Il Palais Lascaris di Castellar ospita la mostra «Aux origines du Néolithique en France», dedicata alla collezione di oggetti rinvenuti nell'Abri Pendimoun, uno dei siti di maggiore rilievo della preistoria europea.
La sede espositiva è a sua volta legata a una lunga storia. Il Palais Lascaris è l'antico palazzo della famiglia Lascaris-Ventimiglia, conti di Ventimiglia, costruito tra il XV e il XVI secolo. L'edificio si sviluppava sui due lati della rue Longue e comprendeva la Casa Grande e il palazzo Turris, situato di fronte, entrambi legati alla residenza della famiglia Lascaris.
Nel corso dei secoli, il palazzo ha subito numerose trasformazioni. Alla fine del XVII secolo fu rinnovato in stile barocco e arricchito con una torre-portico sormontata da una cupola in tegole policrome e da una lanterna. All'interno si conserva anche una camera con alcova risalente al XVIII secolo.

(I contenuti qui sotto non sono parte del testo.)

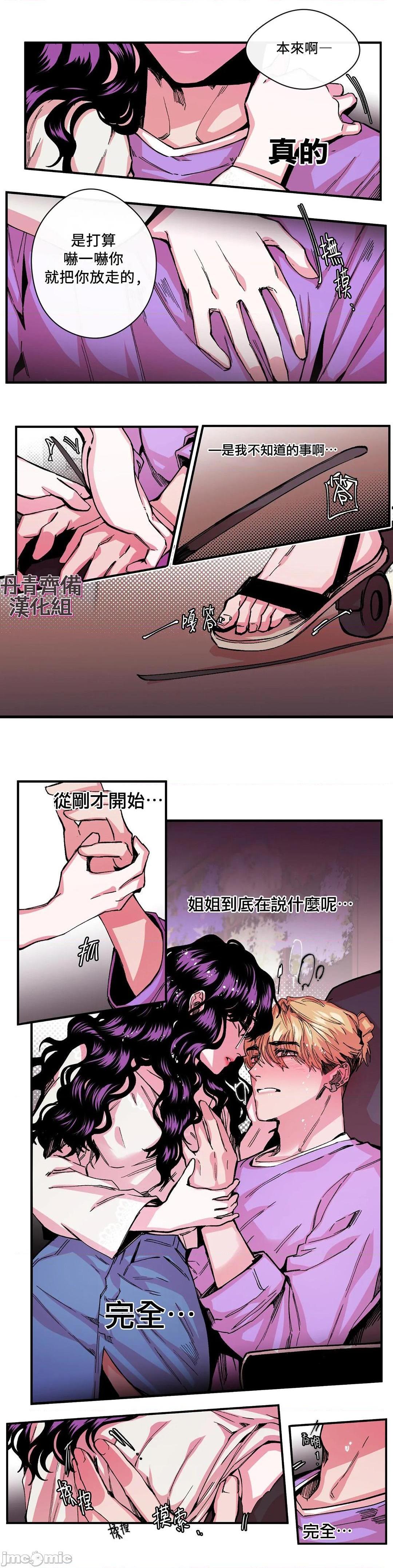 [丹青齐备汉化组] S极之花[h漫]韩漫全集-[丹青齐备汉化组] S极之花-第7話 7 无删减无遮挡章节图片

Tra le figure illustri della famiglia Lascaris figura Jean-Paul Lascaris, Gran Maestro dell'Ordine di Malta, nato proprio a Castellar nel 1560. Morì a Malta nel 1657 e fu sepolto nella Concattedrale di San Giovanni a La Valletta. Alla stessa famiglia è legato Jean-Baptiste Lascaris, che fece costruire il prestigioso Palais Lascaris di Nizza.
All'inizio del XIX secolo il palazzo apparteneva al comandante Arson. L'edificio fu successivamente acquistato e restaurato dal Comune di Castellar negli anni 2000 e oggi ospita la mostra dedicata al sito preistorico dell'Abri Pendimoun. Il Palais Lascaris è inoltre iscritto nell'inventario supplementare dei Monumenti Storici francesi.
L'Abri Pendimoun si trova a 690 metri di altitudine, ai piedi del Roc de l'Orméa, che raggiunge i 1.132 metri, in una posizione che domina il mare. Il sito preistorico, scoperto nel 1955, fu occupato per quasi diecimila anni, principalmente tra il 6000 e il 4000 a.C.
La mostra permette di conoscere, attraverso i reperti conservati al Palais Lascaris, alcuni aspetti della vita delle popolazioni neolitiche. Secondo le informazioni ufficiali, a Pendimoun queste comunità coltivavano orzo e grano, che venivano poi raccolti utilizzando falcetti in selce.
La mostra «Aux origines du Néolithique en France» è visitabile gratuitamente per tutto il 2026, ogni venerdì dalle 9.30 alle 12.00, presso il Palais Lascaris, al 58 rue de la République, a Castellar.